Quinta-feira, 18 Abril

«Je Suis À Toi» (All Yours) por André Gonçalves

Uma das falhas mais graves de todas as edições do festival de cinema mais antigo de Lisboa para mim foi não ter conseguido comprar o brilhante Hors Les Murs, brilhante primeiro filme de David Lambert, e seguramente um dos meus filmes favoritos dos últimos anos. 

À segunda foi de vez, e é bom testemunhar o caminhar seguro de um cineasta claramente sem fronteiras neste Je Suis À Toi. Sem fronteiras de géneros cinematográficos e géneros sexuais, e já com a confiança e maturidade suficientes para tirar não um, mas dois coelhos da cartola – como se pode assistir nesta história de um argentino (um memorável Nahuel Pérez Biscayart) que se vende na webcam e consegue ter uma viagem e estadia pagas por um padeiro belga rechunchudo (um também excelente Jean-Michel Balthazar), que em troca exige o que um homem na sua situação pode exigir: amor e afeto. Mas esta é apenas a primeira parte da história, e o título da obra só será justificado mais adiante…   

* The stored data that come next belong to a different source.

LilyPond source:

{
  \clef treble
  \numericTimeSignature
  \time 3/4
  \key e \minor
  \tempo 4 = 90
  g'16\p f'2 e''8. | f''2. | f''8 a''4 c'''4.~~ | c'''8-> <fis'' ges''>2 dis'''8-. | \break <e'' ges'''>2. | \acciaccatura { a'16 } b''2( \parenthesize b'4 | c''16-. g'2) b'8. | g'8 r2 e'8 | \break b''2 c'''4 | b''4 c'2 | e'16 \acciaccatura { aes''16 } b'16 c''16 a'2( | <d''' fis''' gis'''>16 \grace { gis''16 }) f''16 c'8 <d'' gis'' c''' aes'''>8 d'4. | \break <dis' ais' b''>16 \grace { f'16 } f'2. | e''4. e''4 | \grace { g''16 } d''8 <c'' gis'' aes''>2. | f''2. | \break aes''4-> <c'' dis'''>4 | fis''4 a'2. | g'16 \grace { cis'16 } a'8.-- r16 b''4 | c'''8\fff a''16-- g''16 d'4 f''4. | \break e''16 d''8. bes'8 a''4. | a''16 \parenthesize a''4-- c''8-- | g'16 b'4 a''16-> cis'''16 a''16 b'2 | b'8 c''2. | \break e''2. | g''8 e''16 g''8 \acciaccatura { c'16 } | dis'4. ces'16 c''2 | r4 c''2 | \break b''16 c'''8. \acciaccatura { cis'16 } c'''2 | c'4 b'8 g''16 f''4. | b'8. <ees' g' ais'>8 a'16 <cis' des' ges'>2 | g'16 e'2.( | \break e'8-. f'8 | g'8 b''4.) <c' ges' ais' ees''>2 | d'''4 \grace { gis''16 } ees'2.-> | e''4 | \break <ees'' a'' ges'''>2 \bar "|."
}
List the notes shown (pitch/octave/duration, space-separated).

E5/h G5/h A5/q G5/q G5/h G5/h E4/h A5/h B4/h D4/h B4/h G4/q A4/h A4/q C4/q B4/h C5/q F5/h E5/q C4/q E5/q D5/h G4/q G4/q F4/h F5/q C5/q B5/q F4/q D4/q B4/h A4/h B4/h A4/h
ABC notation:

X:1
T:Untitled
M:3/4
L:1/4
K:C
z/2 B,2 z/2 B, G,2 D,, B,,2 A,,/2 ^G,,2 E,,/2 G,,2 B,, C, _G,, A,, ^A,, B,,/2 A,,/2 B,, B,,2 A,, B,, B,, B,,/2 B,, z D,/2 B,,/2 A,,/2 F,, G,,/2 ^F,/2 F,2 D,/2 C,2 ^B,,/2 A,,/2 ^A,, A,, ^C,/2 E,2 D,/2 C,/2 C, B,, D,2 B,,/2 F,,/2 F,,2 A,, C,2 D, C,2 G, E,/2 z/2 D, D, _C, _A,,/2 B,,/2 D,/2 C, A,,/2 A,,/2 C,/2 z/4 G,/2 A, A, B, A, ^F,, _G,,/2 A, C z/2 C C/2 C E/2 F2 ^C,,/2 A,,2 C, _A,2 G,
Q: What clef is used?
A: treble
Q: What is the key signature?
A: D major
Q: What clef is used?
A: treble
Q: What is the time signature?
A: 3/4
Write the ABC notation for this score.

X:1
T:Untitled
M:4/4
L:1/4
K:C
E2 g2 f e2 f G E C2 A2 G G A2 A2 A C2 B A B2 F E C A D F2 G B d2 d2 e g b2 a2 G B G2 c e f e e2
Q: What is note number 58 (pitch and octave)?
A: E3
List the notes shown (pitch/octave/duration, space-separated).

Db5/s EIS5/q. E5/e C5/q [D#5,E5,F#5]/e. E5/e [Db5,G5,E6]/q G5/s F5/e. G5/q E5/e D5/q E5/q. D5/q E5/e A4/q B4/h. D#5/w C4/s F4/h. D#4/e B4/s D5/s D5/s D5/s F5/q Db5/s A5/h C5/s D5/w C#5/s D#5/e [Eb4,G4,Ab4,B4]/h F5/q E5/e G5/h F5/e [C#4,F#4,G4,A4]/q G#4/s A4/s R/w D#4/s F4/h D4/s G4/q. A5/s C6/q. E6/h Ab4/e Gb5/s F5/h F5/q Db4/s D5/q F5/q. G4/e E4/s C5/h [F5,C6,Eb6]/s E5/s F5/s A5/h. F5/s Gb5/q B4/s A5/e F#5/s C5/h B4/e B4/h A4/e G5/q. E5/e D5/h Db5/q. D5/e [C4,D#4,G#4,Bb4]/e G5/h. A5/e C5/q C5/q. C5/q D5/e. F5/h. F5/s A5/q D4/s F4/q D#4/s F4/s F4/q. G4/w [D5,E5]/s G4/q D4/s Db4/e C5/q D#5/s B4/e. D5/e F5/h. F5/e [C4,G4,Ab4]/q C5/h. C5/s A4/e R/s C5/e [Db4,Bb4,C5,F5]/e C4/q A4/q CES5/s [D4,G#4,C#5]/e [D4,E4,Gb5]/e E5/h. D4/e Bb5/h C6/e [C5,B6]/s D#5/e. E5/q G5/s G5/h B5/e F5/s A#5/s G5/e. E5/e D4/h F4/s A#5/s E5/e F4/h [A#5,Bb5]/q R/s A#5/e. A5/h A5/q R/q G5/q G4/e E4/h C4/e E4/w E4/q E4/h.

Gerindo 2 ou 3 subfilmes com as mesmas personagens, à imagem do que já tinha acontecido com Hors Les Murs (potencial marca de autor aqui?), Lambert não perde ainda assim o foco do que pretende contar, e das personagens que escreveu e que segue agora tão bem com a sua câmara. Estes dois primeiros filmes são bem narrativos, sobretudo para o certame em questão, mas a história aqui segue puramente a vontade das personagens, e não o contrário. Há uma recusa aqui da heteronormatividade, mas também da homonormatividade das histórias clássicas LGBT: pesca “lugares comuns” de ambos os campos, baralha-os e lança-os em novas situações. Lambert é altamente bem sucedido nesta originalidade pós-moderna – sem necessidade de recorrer a artifícios artísticos explicados em notas de produção, mas sim readaptando moldes clássicos e transformando em novos paradigmas.   

Se um terceiro ato – o segundo coelho tirado da cartola – parecerá forçado para alguns, é executado com um controlo total que dá prazer ver, com uma fé cega nas personagens, e com um tratamento temático de uma subtileza de meter inveja a um outro filme em competição a lidar precisamente com o mesmo tema ao longo da sua interminável hora e meia… 

Um autêntico filme à margem de tudo o resto, que confirma de uma vez por todas uma das vozes mais originais nascidas em solo LGBT – para mim, a mais marcante desde o argentino Marco Berger (Plan B, Ausente).